Template variables like `{{DATE}}` and `{{JOURNALS_LAST_N}}` get resolved at runtime. Output can go to the journal, broadcast to a channel, or both. And you can hot-reload the jobs file through an API endpoint without restarting the process.

An agent that reviews your day every morning or summarizes open threads on Friday, without you asking. That’s cool.

Security

Ok so this part is important. When you put an LLM behind a web endpoint, you’re giving host-level tool access to untrusted input. That’s scary if you think about it for more than a minute.

Miclaw has eight layers of defense running together: input validation, tool whitelisting per channel, real-time path enforcement (the process gets killed mid-stream if it tries to touch `~/.ssh`), URL filtering, rate limiting, cost caps, memory isolation, and audit logging.

The web channel defaults to read-only tools: Read, Glob, Grep. The CLI gets full access. Cron jobs run unrestricted but with a 10-minute timeout.

The part I’m most proud of is how `runner.ts` works. It parses Claude Code’s NDJSON output stream in real time, checking every tool invocation against the security policy before the result comes back. If the agent tries to access a blocked path, we kill the process immediately. Not a polite “please don’t do that” in the next prompt. Kill.

Small on purpose

The whole thing is about 3,000 lines across a dozen files. Each file is one concept. `soul.ts` assembles personality. `memory.ts` manages state. `runner.ts` spawns Claude Code. `orchestrator.ts` wires them together.
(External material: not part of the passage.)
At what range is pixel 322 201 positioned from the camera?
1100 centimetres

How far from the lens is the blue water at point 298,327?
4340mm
I wanted this to be something you can read in an afternoon and actually understand. If you want to learn how personality injection, session management, self-learning loops, or security enforcement work at the implementation level, you can trace every line. No hidden state, no magic.

The code is on GitHub. Clone it, read the architecture doc, change a soul file, give it a spin. Still a lot to do, but it’s been a fun project to build.